Parece claro para Jesús que la atención puesta con preferencia en Jesús y su Reino es la auténtica teoria (=contemplación de Dios) y el origen de la autentica Sabiduria.
Veamos si no, qué pasó con Moises caudillo de Israel, que liberó a su pueblo de la esclavitud de Egipto y despues de 40 años por el desierto se quedó a las puertas de Jericó. Pero por haber tenido en sus avatares de caudillaje dudas de fe Yaveh no le concedió entrar en la Tierra Prometida. La contempló desde el monte mientras Josué daba vueltas sobre las murallas de la ciudad .Y fue el recurso a la oración de Moises con los brazos abiertos sobre el monte lo que le valió ante Dios la providencia de que Josué entrara en la tierra prometida. Pero Moisés no entró.
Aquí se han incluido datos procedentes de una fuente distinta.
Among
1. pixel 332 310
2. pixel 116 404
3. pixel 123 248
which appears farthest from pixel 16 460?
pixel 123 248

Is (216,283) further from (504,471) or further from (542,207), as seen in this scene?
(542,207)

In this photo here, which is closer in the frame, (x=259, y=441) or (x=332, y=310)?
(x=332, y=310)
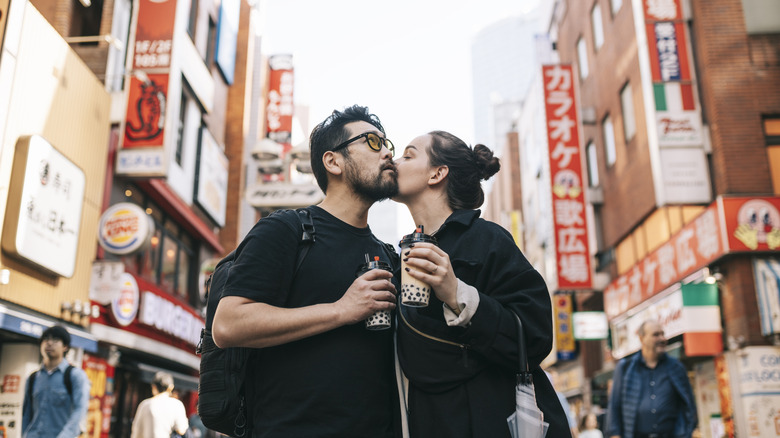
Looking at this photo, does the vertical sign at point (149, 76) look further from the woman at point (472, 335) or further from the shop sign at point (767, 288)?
the woman at point (472, 335)

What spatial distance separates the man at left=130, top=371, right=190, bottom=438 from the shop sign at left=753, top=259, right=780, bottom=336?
11527 millimetres

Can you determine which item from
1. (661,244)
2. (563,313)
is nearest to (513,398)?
(661,244)

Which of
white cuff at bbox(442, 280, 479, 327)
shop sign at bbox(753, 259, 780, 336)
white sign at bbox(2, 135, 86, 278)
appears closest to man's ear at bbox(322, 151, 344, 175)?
white cuff at bbox(442, 280, 479, 327)

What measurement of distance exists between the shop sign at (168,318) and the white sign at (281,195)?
343 centimetres

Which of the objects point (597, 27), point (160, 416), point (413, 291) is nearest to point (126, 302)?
point (160, 416)

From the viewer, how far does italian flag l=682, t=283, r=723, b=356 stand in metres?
14.6

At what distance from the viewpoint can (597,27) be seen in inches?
960

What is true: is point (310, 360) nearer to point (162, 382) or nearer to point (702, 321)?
point (162, 382)

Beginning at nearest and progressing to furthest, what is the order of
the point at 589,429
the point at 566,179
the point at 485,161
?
the point at 485,161, the point at 589,429, the point at 566,179

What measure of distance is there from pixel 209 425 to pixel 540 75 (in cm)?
2054

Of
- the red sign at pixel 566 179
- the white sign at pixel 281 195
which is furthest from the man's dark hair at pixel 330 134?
the red sign at pixel 566 179

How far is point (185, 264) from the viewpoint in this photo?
74.1 ft

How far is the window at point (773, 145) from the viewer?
603 inches

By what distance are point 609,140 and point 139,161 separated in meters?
15.4
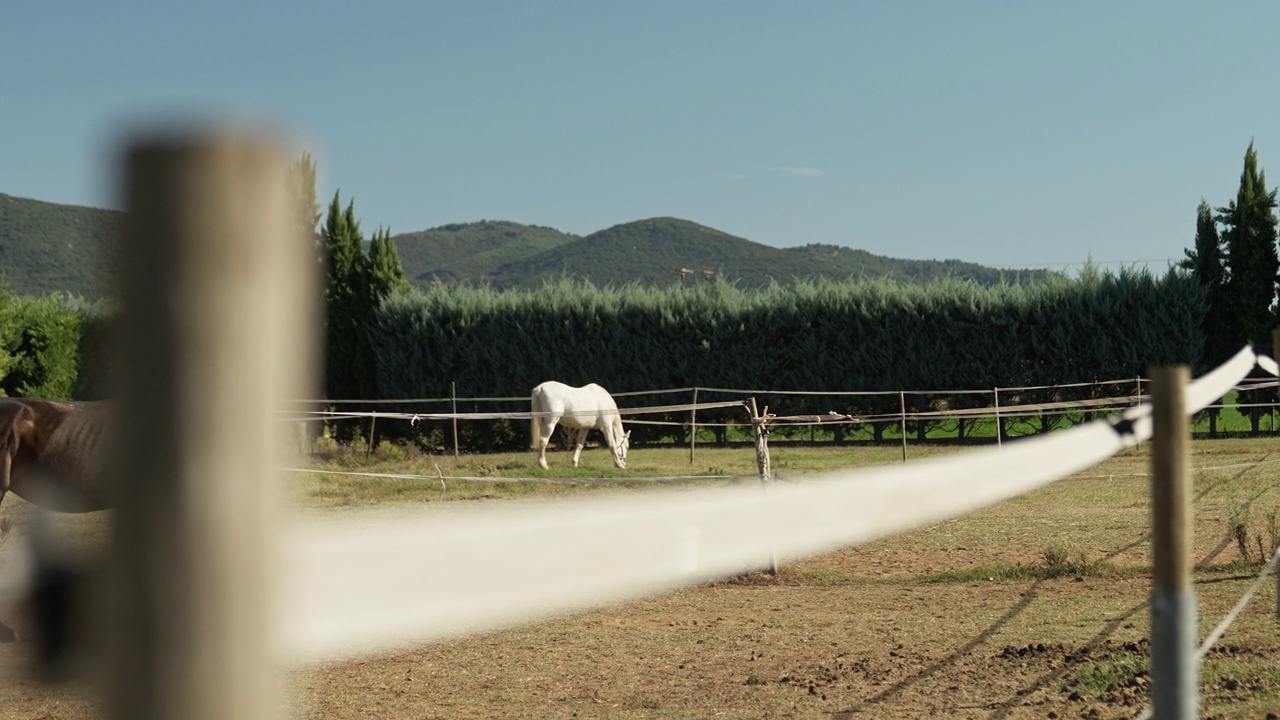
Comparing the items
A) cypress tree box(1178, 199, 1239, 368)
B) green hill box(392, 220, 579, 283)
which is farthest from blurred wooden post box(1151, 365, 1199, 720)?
green hill box(392, 220, 579, 283)

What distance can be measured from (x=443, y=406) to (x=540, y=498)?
404 inches

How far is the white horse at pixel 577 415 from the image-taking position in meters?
16.8

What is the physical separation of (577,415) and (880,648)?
1166 centimetres

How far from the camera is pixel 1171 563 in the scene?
1.71 metres

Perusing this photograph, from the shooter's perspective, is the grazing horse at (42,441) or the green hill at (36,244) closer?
the grazing horse at (42,441)

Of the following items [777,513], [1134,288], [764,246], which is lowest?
[777,513]

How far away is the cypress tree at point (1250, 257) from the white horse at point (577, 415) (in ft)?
39.3

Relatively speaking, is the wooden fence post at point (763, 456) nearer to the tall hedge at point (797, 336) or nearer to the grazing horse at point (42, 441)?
the grazing horse at point (42, 441)

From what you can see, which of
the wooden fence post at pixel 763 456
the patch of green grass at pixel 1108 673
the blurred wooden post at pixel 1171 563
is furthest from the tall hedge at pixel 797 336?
the blurred wooden post at pixel 1171 563

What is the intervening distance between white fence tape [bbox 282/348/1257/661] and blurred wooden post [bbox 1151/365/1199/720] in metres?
0.34

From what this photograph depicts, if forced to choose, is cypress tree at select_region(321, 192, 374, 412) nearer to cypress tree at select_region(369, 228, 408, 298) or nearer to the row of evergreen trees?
cypress tree at select_region(369, 228, 408, 298)

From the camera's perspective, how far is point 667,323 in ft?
72.4

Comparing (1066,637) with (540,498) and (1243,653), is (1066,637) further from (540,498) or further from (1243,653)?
(540,498)

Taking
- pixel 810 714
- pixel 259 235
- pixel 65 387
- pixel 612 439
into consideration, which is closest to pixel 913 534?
pixel 810 714
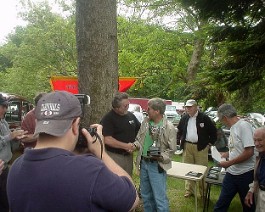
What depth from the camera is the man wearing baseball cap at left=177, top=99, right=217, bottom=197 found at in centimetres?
596

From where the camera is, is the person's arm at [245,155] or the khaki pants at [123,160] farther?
the khaki pants at [123,160]

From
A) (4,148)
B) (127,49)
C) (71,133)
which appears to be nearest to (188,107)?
(4,148)

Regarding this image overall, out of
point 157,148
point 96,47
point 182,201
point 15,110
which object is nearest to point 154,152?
point 157,148

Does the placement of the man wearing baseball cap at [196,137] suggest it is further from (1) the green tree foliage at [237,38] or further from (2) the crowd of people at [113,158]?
(1) the green tree foliage at [237,38]

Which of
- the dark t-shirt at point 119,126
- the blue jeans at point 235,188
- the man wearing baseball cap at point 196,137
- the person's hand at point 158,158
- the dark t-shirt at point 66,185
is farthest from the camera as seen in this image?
the man wearing baseball cap at point 196,137

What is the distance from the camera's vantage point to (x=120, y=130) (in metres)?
4.44

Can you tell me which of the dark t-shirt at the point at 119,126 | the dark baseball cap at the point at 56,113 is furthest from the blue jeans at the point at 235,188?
the dark baseball cap at the point at 56,113

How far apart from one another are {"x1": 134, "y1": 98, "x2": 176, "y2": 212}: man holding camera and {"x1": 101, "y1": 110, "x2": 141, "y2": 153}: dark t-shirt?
25cm

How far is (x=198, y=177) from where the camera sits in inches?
173

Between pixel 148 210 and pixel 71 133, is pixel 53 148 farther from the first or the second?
pixel 148 210

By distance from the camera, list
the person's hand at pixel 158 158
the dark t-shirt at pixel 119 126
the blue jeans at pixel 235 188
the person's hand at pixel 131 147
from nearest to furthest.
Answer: the blue jeans at pixel 235 188
the person's hand at pixel 158 158
the dark t-shirt at pixel 119 126
the person's hand at pixel 131 147

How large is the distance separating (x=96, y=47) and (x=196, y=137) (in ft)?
10.3

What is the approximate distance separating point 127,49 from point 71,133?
14.9 metres

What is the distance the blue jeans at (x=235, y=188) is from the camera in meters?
3.88
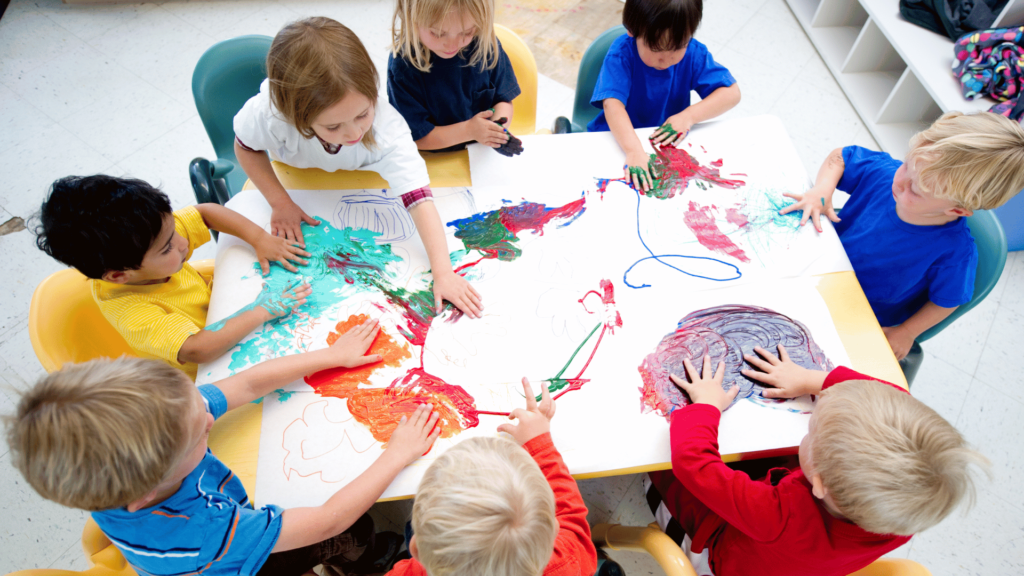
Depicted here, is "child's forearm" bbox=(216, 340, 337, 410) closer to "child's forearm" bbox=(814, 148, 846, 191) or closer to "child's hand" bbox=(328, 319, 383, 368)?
"child's hand" bbox=(328, 319, 383, 368)

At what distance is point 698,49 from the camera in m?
1.68

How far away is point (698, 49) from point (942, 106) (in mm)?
1234

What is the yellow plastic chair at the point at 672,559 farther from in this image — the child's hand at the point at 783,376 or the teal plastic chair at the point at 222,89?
the teal plastic chair at the point at 222,89

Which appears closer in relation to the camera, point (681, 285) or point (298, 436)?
point (298, 436)

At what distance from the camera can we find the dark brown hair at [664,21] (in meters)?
1.43

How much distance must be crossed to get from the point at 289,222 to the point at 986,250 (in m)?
1.70

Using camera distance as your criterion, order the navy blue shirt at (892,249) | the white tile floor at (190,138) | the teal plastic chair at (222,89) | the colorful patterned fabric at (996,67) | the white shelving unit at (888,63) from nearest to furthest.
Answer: the navy blue shirt at (892,249)
the teal plastic chair at (222,89)
the white tile floor at (190,138)
the colorful patterned fabric at (996,67)
the white shelving unit at (888,63)

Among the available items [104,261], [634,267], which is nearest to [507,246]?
[634,267]

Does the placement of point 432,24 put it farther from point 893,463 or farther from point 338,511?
point 893,463

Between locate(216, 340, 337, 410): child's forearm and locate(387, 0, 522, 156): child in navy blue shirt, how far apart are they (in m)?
0.68

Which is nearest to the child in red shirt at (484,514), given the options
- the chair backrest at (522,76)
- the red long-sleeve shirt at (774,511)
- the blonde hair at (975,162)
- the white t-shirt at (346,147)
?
the red long-sleeve shirt at (774,511)

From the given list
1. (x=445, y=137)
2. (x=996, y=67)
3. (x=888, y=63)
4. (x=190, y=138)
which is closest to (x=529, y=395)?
(x=445, y=137)

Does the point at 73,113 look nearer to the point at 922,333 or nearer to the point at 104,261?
the point at 104,261

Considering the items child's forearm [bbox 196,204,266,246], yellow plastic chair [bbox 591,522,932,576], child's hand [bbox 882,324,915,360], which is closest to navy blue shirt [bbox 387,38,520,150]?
child's forearm [bbox 196,204,266,246]
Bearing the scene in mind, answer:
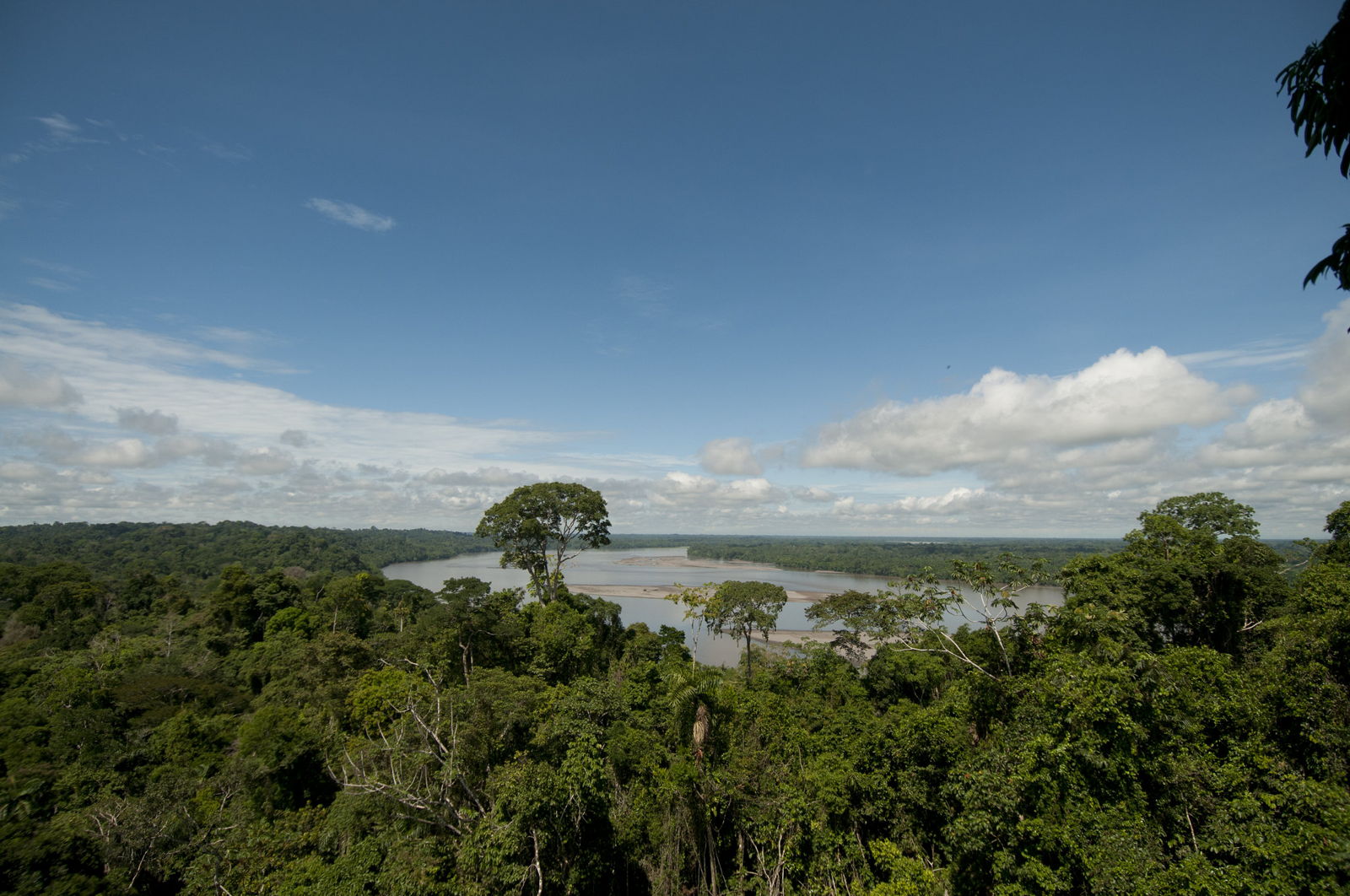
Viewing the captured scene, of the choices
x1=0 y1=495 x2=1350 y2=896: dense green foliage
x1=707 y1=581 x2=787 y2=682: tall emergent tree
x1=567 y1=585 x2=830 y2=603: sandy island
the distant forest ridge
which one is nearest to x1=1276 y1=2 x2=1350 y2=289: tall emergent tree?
Result: x1=0 y1=495 x2=1350 y2=896: dense green foliage

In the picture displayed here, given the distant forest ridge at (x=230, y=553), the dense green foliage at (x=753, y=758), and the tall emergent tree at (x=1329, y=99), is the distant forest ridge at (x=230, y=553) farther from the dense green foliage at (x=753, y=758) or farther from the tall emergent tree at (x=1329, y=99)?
the tall emergent tree at (x=1329, y=99)

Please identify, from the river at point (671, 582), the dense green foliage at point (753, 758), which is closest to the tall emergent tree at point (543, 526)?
the dense green foliage at point (753, 758)

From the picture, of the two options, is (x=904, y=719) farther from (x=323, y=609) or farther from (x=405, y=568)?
(x=405, y=568)

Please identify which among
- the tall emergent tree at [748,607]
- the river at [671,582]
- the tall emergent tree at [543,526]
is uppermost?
the tall emergent tree at [543,526]

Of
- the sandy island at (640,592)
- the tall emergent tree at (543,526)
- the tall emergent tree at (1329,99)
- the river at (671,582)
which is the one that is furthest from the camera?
the sandy island at (640,592)

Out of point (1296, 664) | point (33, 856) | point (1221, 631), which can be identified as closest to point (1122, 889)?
point (1296, 664)

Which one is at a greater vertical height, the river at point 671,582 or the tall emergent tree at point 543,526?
the tall emergent tree at point 543,526

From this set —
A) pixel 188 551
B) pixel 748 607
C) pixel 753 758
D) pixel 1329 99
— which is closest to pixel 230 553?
pixel 188 551

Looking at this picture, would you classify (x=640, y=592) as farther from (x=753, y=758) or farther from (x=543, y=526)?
(x=753, y=758)
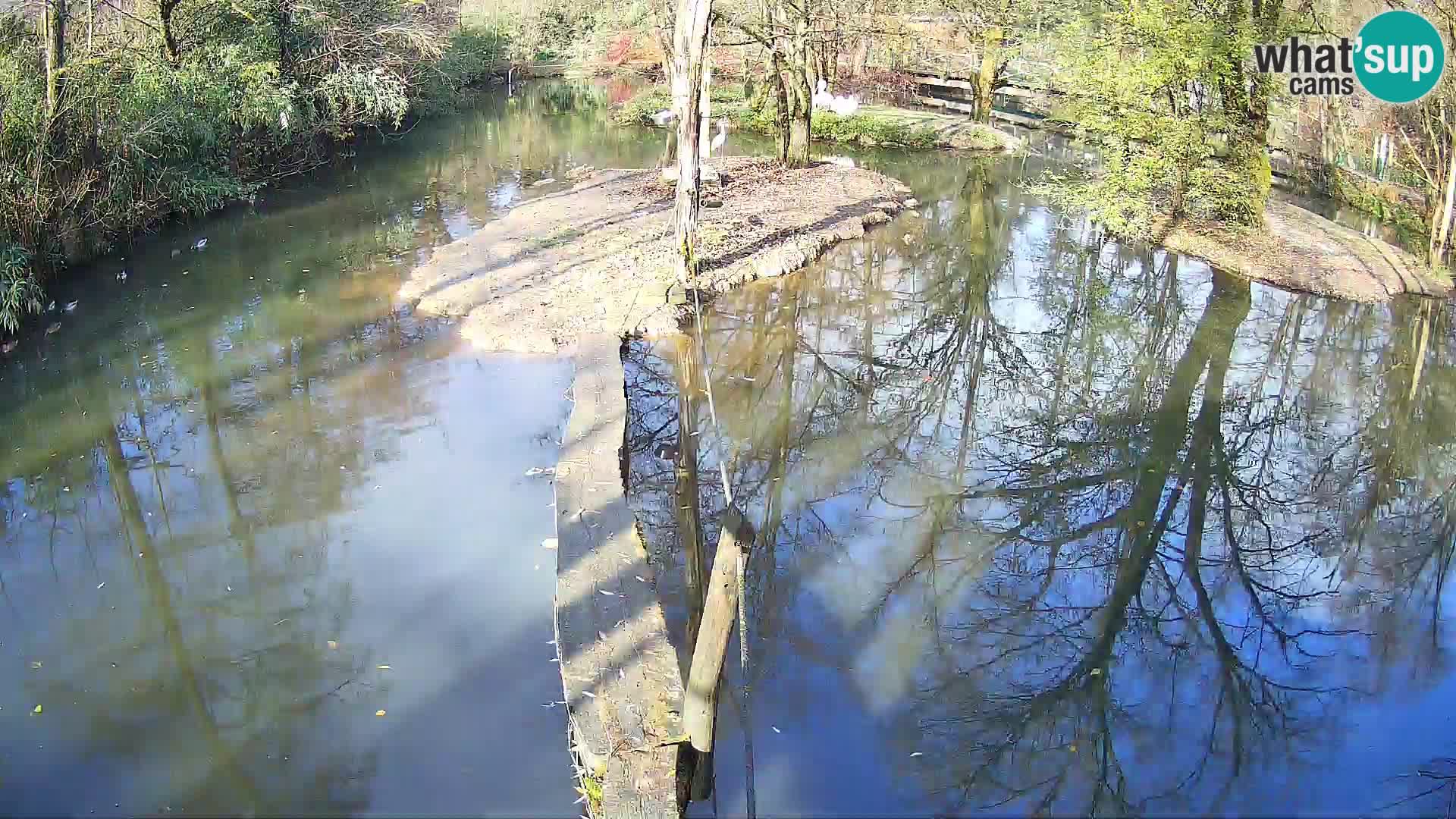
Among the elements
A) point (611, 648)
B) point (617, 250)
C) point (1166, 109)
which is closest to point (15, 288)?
point (617, 250)

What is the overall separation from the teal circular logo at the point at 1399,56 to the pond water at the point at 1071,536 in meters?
3.17

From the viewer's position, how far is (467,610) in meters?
6.16

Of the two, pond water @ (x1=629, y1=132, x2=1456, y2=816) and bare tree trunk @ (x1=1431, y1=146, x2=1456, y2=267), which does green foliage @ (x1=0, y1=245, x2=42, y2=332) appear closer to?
pond water @ (x1=629, y1=132, x2=1456, y2=816)

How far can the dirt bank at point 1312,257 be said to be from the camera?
1206 cm

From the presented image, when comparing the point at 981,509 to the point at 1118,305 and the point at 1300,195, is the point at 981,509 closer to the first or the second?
the point at 1118,305

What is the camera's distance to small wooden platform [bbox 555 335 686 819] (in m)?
4.54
A nuestra sociedad del bienestar y laica le ha caido en suerte jugar la carta de la globalidad. Los bienes que disfruta de orden y cosumo masivo son señuelo que tienta a los extremos pobres a venir por estas tierras de promisión y ya no podemos cerrar las puertas. Son hermanos de raza humana segun la ciencia y esperamos que no dejen de serlo por causa de la religión. Los retos son enormes porque los muros humanos y religiosos que nos separan parecen mas altos e insuperables que los de Jericó; por ello ahora mas que nunca nos hace falta una «teo-ria «que englobe ciencia eficaz y oracion. Una contemplación mas firme y abierta que nos reafirme en la convicción de que el auténtico Pueblo de Dios no tiene fronteras . El Padre Dios en Jesús ha derribado todas las fronteras y la contemplativa Maria a los pies del maestro lo pudo entender mientras Marta por el ajetreo de su tarea y Moisés por el fragor de las lides del caudillaje perdieron la oportunidad de entrar en la tierra prometida que es como entrar a participar en la construcción del Reino de Dios.
y es que hoy ,mas que nunca , cuando hasta el covid nos hace conscientes de que somos un solo pueblo total ,mal que nos pese, necesitamos de un pensamiento fraterno, abierto a Dios y a todo hombre como Jesús y universal.